Friday, May 10, 2013

Filling An Empty Heart --- Part I

Cutter's Log - Stardate 3102.10.50
Current Song - Just The Way You Are (Billy Joel)

Apparently I have the okay.

In my search to find out more about relationships, I took a walk not too far from my house. I sat on a bench at 14th Avenue Park and stared at the few stars that were in the sky.

It is a quiet enough spot: away from the dam, and away from the sight of many people. Open sky. Just as long as a train doesn't pass by. There is plenty of warning for when a train comes from the east, as you can see the light from the Nelson Bridge.

Anyway, the quietness made me think about certain things deeper. I don't know exactly how it happened, but I thought about the Question and Answer.

Only one time had I experienced the answer of "yes" to the question "Will you go out with me?"

Freshman year, 2002. Alicia.

I had always considered this to be so much a failure that I have denied the existence of this even happening. We got past Q&A and that was it. That was my only success out of two.

When I say, "I've never had a girlfriend," that is actually not true. I did have one. I just denied the existence of it because it was so poor. We completed Step No. 1.

That led me to believe that other relationships only got as far as ours. And even the possibility that relationships have existed where the breakup happened a mere seconds after "Yes."

I kept denying the existence of it because it was so bad. I don't know if Alicia denies the existence of this herself (in fact, we haven't even talked or seen each other since our freshman year). I simply wasn't ready to proceed forward after making it official.

I found out that the Q&A was the EASIEST part of the relationship. It takes so much more to maintain it. I failed in that regard when we were to see each other after one of the RF boys basketball games. We broke up not too long after that night.

I remember when we made it official. I was so excited to have a girlfriend that I mass messaged all of my friends on ICQ that I had FINALLY found the girl. I remember all of the congratulations and such. Wish I could have made it happen more.

I just wasn't ready yet. I was too excited to break the curse that I had completely forgotten about the inner workings of what a relationship is.

Looking at it a little more, many relationships had beginnings and ends. Turns out this one had both, despite its short lifespan.

So I guess it DID happen, and my tally is "1" instead of "0".

Since I have blocked out the existence of this relationship, I failed to learn from the mistakes that doom it. I have re-analyzed the whole relationship from accepting her ICQ friend request until the breakup:

I wasn't willing: ICQ and what else in terms of conversation??
Two-way streets are better than one.
I rarely consulted my parents for advice on how to make it all work. I was so afraid of hearing tactics that worked for them in 1983 and my belief that they wouldn't work in 2002. That, and pushing me into things that I just wasn't ready for.

Another thing I am realizing, now that I am recognizing my relationship with Alicia into existence once more is remembering the whole build-up before the Q&A. We talked on ICQ all of the time, and even had some phone conversations. We were both nervous to meet for the first time. We chatted about many things, from love to just about anything you could think of. It was to the point where I couldn't wait to see her name pop up in chat.

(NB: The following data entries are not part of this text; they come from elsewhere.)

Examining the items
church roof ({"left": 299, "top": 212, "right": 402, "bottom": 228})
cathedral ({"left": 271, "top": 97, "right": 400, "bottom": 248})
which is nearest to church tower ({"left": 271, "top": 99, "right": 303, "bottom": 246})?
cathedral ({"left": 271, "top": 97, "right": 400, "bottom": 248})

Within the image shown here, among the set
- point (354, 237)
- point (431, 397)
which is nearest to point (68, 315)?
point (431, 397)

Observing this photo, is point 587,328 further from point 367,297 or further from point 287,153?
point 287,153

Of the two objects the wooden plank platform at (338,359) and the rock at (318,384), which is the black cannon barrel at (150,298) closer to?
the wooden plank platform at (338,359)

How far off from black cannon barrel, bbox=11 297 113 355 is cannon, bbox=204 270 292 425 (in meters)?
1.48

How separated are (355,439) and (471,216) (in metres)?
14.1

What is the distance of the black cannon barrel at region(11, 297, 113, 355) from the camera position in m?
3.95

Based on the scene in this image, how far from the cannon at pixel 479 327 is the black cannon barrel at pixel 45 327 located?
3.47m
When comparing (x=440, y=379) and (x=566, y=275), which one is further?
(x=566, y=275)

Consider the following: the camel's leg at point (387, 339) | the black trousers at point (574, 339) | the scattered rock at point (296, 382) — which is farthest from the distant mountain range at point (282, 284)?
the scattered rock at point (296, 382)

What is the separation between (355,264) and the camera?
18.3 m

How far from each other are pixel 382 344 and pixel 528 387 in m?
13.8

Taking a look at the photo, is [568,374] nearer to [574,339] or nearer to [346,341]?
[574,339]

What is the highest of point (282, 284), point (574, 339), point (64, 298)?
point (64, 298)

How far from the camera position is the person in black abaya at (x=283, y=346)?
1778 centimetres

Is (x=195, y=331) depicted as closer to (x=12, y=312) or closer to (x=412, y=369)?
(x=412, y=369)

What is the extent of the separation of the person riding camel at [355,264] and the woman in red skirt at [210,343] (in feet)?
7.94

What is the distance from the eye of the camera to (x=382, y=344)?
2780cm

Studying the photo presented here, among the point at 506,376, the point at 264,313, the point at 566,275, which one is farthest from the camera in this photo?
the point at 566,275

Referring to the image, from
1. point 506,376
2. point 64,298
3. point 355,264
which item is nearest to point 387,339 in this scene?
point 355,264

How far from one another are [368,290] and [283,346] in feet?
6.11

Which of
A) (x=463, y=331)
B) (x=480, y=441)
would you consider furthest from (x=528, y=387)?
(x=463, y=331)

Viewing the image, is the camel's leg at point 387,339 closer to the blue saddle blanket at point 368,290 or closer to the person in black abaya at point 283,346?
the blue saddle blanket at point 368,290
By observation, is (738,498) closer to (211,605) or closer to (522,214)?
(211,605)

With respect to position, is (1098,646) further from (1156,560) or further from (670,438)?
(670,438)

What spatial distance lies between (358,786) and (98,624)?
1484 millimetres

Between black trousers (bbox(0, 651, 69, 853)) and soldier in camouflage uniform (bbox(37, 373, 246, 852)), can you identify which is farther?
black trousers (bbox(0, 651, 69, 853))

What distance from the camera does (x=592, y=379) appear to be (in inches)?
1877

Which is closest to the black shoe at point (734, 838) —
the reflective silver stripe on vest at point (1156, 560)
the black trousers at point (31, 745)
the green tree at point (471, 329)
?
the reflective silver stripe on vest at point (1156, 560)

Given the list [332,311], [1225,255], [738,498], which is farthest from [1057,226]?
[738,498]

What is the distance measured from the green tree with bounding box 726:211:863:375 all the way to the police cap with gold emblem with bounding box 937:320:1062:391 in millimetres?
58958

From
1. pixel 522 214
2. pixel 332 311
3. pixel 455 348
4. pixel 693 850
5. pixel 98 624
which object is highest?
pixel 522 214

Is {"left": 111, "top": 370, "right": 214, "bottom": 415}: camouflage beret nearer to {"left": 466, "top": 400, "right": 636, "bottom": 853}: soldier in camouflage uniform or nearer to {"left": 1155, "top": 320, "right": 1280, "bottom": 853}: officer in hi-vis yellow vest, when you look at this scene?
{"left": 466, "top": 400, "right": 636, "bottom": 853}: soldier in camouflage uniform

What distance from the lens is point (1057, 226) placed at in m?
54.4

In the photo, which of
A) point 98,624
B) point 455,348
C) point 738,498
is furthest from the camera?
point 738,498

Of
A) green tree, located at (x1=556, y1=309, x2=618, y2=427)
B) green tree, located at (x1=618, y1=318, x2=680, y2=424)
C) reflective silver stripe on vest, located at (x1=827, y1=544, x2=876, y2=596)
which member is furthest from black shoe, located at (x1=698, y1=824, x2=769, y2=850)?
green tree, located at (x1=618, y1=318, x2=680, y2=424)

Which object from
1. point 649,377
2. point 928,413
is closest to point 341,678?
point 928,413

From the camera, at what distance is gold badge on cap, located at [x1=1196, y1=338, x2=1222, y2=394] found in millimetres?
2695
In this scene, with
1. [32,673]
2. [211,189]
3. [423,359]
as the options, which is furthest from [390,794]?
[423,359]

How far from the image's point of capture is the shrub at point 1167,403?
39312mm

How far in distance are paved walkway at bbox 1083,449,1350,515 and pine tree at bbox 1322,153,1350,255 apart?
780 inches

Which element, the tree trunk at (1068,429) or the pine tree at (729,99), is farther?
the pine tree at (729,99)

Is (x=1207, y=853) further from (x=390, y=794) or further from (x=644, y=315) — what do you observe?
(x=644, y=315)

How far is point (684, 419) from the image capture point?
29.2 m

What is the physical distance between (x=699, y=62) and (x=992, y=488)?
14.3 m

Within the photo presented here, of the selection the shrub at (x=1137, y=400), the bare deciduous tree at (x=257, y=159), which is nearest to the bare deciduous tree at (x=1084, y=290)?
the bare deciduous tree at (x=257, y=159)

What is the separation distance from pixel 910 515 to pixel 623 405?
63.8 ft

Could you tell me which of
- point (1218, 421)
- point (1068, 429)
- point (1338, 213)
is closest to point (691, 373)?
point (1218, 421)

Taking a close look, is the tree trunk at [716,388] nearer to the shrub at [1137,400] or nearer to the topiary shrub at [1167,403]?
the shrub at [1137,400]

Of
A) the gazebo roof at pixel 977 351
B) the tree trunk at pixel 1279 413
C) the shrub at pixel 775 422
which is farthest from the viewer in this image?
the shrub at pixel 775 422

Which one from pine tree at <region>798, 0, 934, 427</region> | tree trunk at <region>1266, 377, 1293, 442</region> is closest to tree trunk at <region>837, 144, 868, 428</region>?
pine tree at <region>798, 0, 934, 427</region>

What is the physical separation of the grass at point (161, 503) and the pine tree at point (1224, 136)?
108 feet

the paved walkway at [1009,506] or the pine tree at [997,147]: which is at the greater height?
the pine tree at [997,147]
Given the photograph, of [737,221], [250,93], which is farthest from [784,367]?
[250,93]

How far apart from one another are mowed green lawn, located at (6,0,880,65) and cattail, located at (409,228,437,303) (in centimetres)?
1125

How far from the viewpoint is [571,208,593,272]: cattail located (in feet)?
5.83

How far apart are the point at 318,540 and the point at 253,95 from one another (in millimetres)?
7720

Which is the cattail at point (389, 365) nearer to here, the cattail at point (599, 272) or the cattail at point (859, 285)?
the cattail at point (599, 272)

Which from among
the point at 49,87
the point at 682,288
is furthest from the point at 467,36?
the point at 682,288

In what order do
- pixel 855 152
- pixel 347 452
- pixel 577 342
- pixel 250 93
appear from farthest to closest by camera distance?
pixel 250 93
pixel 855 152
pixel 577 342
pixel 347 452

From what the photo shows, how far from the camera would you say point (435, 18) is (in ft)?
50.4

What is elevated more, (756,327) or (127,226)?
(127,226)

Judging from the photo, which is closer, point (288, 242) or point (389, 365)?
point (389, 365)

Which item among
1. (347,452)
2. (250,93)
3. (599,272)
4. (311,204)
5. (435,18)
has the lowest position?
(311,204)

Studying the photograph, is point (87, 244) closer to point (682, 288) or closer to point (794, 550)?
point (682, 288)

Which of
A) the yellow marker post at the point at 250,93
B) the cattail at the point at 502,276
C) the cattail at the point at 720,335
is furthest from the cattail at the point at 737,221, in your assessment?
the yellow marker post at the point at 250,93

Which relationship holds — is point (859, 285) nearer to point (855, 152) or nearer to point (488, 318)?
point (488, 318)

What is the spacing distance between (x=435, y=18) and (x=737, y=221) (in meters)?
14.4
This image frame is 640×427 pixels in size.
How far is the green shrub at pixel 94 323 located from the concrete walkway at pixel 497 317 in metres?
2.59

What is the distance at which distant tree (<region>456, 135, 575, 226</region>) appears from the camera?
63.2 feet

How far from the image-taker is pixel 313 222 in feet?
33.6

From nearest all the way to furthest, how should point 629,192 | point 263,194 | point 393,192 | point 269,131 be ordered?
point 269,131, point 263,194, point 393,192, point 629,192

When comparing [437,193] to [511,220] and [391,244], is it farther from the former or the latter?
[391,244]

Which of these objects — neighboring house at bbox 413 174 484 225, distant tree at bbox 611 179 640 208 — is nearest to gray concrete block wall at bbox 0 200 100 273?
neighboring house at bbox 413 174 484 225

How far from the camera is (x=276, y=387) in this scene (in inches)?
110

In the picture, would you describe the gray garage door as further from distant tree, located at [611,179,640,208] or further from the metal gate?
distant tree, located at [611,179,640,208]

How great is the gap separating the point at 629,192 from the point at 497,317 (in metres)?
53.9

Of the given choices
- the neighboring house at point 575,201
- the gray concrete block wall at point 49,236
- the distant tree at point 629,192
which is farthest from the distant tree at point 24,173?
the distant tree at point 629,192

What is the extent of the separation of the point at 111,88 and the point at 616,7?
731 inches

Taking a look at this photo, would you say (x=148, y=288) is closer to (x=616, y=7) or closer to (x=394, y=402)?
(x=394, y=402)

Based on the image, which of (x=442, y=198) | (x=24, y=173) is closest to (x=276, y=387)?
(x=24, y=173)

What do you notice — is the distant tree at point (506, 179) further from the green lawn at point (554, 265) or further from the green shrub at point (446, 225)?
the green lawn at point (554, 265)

Another lesson learned from this relationship is to strengthen the build-up that eventually leads to the Q&A. I feel if I could have done a lot more in this process, things would have been much easier in the relationship after the Q&A.

Also, now that I'm at peace with considering this the only relationship I've had to date, I can't thank Joi enough for her efforts to try to get Alicia and I together.

So it did happen. This feels like an important discovery. I'm anxious to learn from my mistakes.